Aliphatic and cycloaliphatic diisocyanates are particularly preferably used. Very particular preference is given to using IPDI, TMDI, HDI and/or H₁₂MDI, alone or in a mixture.

Another preferred class of polyisocyanates as component A) are compounds having more than two isocyanate groups per molecule which are prepared by dimerizing, trimerizing, allophanatizing, biuretizing and/or urethanizing simple diisocyanates, examples being such simple diisocyanates, for example IPDI, TMDI, HDI and/or H₁₂MDI, a reaction product with a polyol (e.g. glycerol, trimethylolpropane, pentaerythritol) and/or a multifunctional polyamine.

Particular preference is also given to using isocyanurates which can be obtained by trimerizing simple diisocyanates. Very particular preference is given to using IPDI, HDI and/or H₁₂The trimers of MDI, individually or in mixtures.

Also suitable as component A) are aliphatic, cycloaliphatic and araliphatic (i.e.aryl-substituted aliphatic) amines having at least two amino groups in the molecule.

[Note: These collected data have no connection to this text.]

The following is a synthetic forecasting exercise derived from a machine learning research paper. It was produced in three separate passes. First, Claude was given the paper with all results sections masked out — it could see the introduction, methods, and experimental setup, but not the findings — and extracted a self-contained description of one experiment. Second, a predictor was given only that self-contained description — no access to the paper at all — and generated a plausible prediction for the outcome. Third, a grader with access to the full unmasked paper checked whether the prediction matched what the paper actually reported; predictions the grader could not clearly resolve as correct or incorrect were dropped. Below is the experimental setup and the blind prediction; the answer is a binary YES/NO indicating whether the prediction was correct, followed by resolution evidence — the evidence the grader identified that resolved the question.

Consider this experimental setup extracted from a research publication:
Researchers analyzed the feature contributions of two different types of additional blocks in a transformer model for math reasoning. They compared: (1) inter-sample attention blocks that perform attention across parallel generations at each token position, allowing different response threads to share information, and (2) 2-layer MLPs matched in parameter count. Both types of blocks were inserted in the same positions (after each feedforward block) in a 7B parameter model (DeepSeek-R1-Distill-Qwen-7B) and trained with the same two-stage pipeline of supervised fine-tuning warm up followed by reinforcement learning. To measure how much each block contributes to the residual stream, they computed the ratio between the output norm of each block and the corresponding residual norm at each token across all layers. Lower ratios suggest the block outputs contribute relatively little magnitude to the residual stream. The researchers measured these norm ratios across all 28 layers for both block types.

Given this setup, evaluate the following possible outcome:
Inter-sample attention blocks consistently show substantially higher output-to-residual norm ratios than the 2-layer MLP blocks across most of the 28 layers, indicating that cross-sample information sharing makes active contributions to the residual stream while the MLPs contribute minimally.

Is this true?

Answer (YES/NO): NO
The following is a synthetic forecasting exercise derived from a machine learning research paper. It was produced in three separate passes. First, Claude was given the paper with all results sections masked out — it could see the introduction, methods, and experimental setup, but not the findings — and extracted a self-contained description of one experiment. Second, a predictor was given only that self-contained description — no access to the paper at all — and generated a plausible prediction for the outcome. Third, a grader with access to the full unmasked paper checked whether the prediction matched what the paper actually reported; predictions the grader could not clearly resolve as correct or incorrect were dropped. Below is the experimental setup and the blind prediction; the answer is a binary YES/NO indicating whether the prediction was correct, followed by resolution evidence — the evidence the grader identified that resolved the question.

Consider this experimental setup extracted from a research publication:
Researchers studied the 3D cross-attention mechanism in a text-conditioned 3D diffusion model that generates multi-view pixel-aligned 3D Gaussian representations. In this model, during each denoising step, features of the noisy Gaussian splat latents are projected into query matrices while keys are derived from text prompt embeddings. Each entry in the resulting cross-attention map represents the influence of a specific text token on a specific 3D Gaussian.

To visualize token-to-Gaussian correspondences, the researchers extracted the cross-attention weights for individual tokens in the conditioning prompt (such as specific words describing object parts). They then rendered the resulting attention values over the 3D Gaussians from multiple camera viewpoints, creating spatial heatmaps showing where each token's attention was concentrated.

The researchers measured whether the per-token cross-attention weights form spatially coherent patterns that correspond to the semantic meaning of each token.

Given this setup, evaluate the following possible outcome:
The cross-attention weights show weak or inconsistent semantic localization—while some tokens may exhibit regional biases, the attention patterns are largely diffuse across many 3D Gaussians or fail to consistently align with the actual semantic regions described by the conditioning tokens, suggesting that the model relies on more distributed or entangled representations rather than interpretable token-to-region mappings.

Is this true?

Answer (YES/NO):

Particularly preferred are diamines selected from the group consisting of: 1, 3-and 1, 4-diaminomethylcyclohexane, hexane-1, 6-diamine (HDA), 2, 4-and/or 2,4, 4-trimethylhexane-1, 6-amine and mixtures thereof, 3-aminomethyl-3, 5, 5-trimethylcyclohexylamine (isophoronediamine, IPDA), 4,4 '-methylenedicyclohexyldiamine, 2, 4-methylenedicyclohexyldiamine, 2' -methylenedicyclohexyldiamine and also the isomers thereof (H₁₂MDA), polyetherdiamines. Mixtures of the amines may also be used.

Particularly preferred are IPDA, HDA and/or H₁₂MDA。

As diene B), use is made of a diene of the formula 2 having only one functional group

It has the following definitions:

Y=CH₂OH、COOH、COOA、CH₂NH₂、CH₂NHA,

wherein

A. Z and R¹-R⁴Simultaneously or independently of one another, are alkyl groups having 1 to 16 carbon atoms, cyclic hydrocarbon groups, aromatic hydrocarbon groups, where these groups may also contain heteroatoms and/or functional groups and/or double bonds.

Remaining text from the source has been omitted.